Вопросы:
**A.** Ответьте на вопросы по тексту об управлении в опричнине, помечая ответы так же, как вопросы.
(i) Кто был дворцовым опричным дьяком?
(ii) Какой дьяк ведал судом на московском опричном дворе?
(iii) Какой приказ ведал содержанием станций-«ямов» и ямщиками?
**B.** Согласуются ли с текстом об управлении в опричнине следующие утверждения? Ответьте «да» или «нет» и приведите точную цитату из текста, которая это решает.
(i) В опричнине был отдельный Посольский приказ.
(ii) В 1574 году государь сам руководил допросом холопов, вышедших из крымского «полона».
(iii) Опричная Разрядная изба разбирала местнические споры без контроля царя.
**C.** Продолжите текст об управлении в опричнине с того места, на котором он заканчивается.

Исходный текст:
Первоначально система управления в опричнине так и была задумана – в виде небольшого двора во главе с казначеем и дворецким. Вероятно, Грозный мыслил управление своим «уделом» по прежнему образцу, на основании личного поручения, чтобы государь без посредства корыстных приказных мог быть в курсе любых дел, тогда как в земщине он «дьяком и всем приказным людем велел быти по своим приказом и управу по старине». Однако такая «антигосударственная» риторика могла какое-то время служить способом преодоления сопротивления аппарата, но не заменить его. Поэтому тот же указ о введении опричнины подразумевал наличие в ней не только бояр и прочих служилых людей, но «и казначеев и дьяков и всяких приказных людей».
Кроме дворецкого и казначея при опричном дворе на первых порах не заметно каких-либо других органов управления. Судя по сохранившимся жалованным грамотам монастырям, по которым им передавались вотчины в опричных землях, высшей судебной инстанцией для них был старинный суд «боярина введеного»: «А кому будет чего искати на их приказщиках, ино их сужу яз царь и великий князь или боярин мой введеный в опришнине».
Однако обширная и с годами всё более увеличивавшаяся в размерах опричная территория уже не могла быть управляема таким образом, тем более что масштабные переселения и смены владений требовали соответствующего учёта и контроля, а огромные траты на военные нужды заставляли изыскивать способы пополнения оскудевшей казны.
В ведомстве дворецкого уже в первые годы опричнины образуется своя приказная изба, отличная от Большого земского дворца; дворцовым опричным дьяком был Пётр Григорьевич Совин, который выдавал грамоты монастырям, принимал от них челобитья и сносился с «земскими» приказами. Судом на московском опричном дворе ведал дьяк Осип Ильин; вместе с ним служили и его многочисленные родственники – Грязные, Ошанины и Ошанины-Молчановы.
Вместе с ростом опричного корпуса в опричнине появилась своя Разрядная изба, ведавшая назначениями воевод и прочих командиров (на основании разрядных списков походов, отличных от земских) и разбиравшая под контролем царя их местнические споры. Позднее, когда в 1570-х годах опричнина была переименована в «двор», там сидел разрядный «дворовый» дьяк Андрей Шерефединов, сопровождавший царя в Старицу и другие загородные резиденции.
Отдельного Посольского приказа в опричнине не было, поскольку не было отличной от земщины внешней политики, да и само наличие опричнины русские послы за рубежом должны были отрицать. Но в Александровской слободе и других опричных резиденциях Грозного имелись «избы» для приема прибывавших послов и гонцов, дьяки, переводчики и писцы, которые потом отдавали документы на хранение в архив приказа в Москве. Явно имелась и «розыскная» служба под началом доверенных опричников вроде Малюты Скуратова; на некоем пыточном дворе в 1574 году сам государь руководил допросом вышедших из крымского «полона» холопов и, чтобы добиться от них показаний, «…хто ж бояр наших нам изменяют», приказывал подследственных «пытати, огнем жечи».
Для эффективной связи опричных уездов с центром путём создания системы перевозок казённых грузов и отправлявшихся с поручениями служилых людей – «ямской гоньбы» – в опричнине появился аналогичный земскому Ямской приказ, ведавший содержанием станций-«ямов» и ямщиками.

Исходные данные:
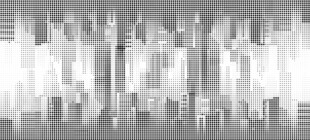 圆点激光镂空铝单板冲孔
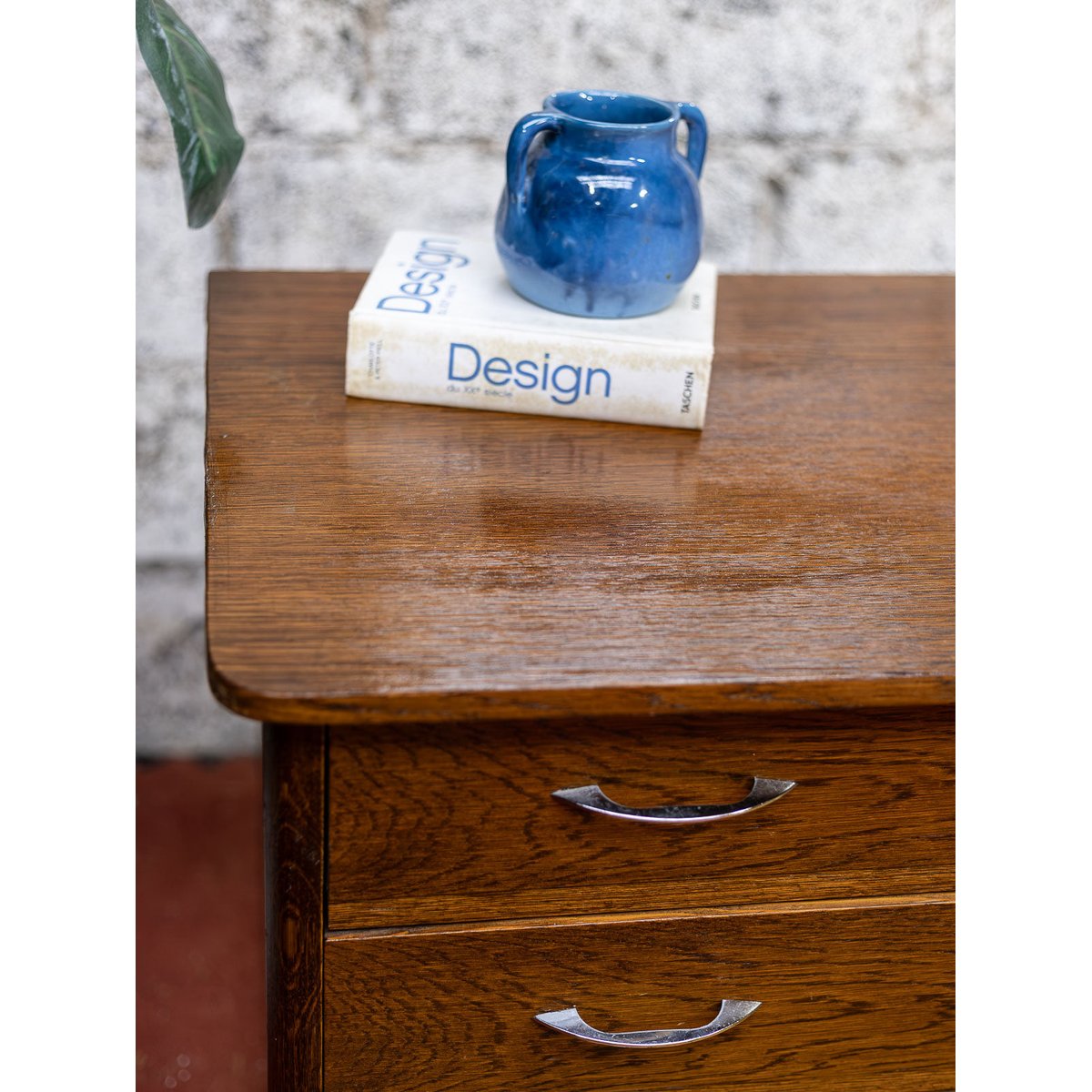 Commode contemporaine Garance N°784 - Bon état argenté, DEBONGOUT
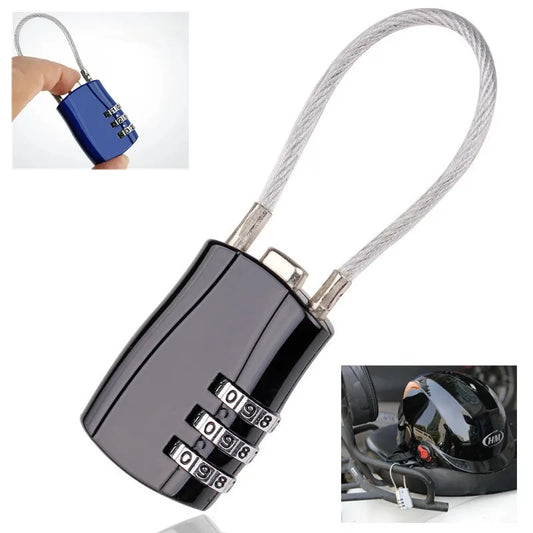 Combinatie Slot Voor Veiligheid Van Bagage En Lockers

Ответы по порядку:
**A.**
(i) Пётр Григорьевич Совин.
(ii) Дьяк Осип Ильин.
(iii) Ямской приказ.

**B.**
(i) Нет: «Отдельного Посольского приказа в опричнине не было».
(ii) Да: «в 1574 году сам государь руководил допросом вышедших из крымского «полона» холопов».
(iii) Нет: «разбиравшая под контролем царя их местнические споры».

**C.**
Скоро справляться с финансовыми проблемами одному опричному казначею стало не под силу. В его ведение была переведена из земщины «четверть» – приказ, собиравший с посадского и крестьянского населения опричнины все доходы и ведавший судом над ним. Собранные деньги расходовались на выплату опричникам «четвертного жалованья». В 1570-х годах «четверть» (получившая название «дворовой») стала основным финансовым учреждением «государева двора» и была отделена от ведомства казначея.
Опричные приказы были устроены по образцу прежних и в своей деятельности не меняли сложившегося порядка управления. Их документы, известные нам, похожи на обычные приказные грамоты того времени, и только по скрепам дьяков можно отличить грамоту опричного учреждения от документа, исходившего из земщины. На местах же порой в одном и том же уезде действовали и земские, и опричные власти. Так, например, Белоозеро не было взято в опричнину, но в его уезде находилось несколько дворцовых опричных сел, а смежная с Белозерским уездом Чарондская округа состояла в ведомстве опричнины. В 1571 году белозерские губные старосты получили из земского Разбойного приказа инструкцию «по разбойным и татиным делам». Она предусматривала ведение «смесных» дел, то есть таких, в которых были замешаны земские и опричные люди, и предписывала земским выборным старостам ведать, судить и решать подобные дела совместно с опричными губными старостами. Высшей инстанцией, куда те и другие выборные чиновники должны были присылать дела на доклад, был земский Разбойный приказ.
«Четверть» была поначалу поручена дьяку Фёдору Рылову, но уже с лета 1566 года в ней появился новый дьяк Дружина Володимеров; он подписал грамоты о зачислении в опричнину «именитых людей» Строгановых и их вотчин – Соли Вычегодской и земель по реке Чусовой. Скоро он стал главным начальником «четверти». Как и другие крупные приказные деятели того времени, Дружина являлся универсальным специалистом – ему довелось служить и по дипломатической части, а в опричнине он не только возглавлял важнейшее финансовое учреждение, но и разбирал местнические дела воевод И. Д. Колодки-Плещеева и князя Д. И. Хворостинина. Но главной его обязанностью оставалось взыскание «четвертных» и других доходов с «опричного» населения, в том числе получение от «земщины» стотысячного чрезвычайного налога «за государев подъем». Для подобных операций были необходимы не только опыт и организаторские способности, но и жестокость.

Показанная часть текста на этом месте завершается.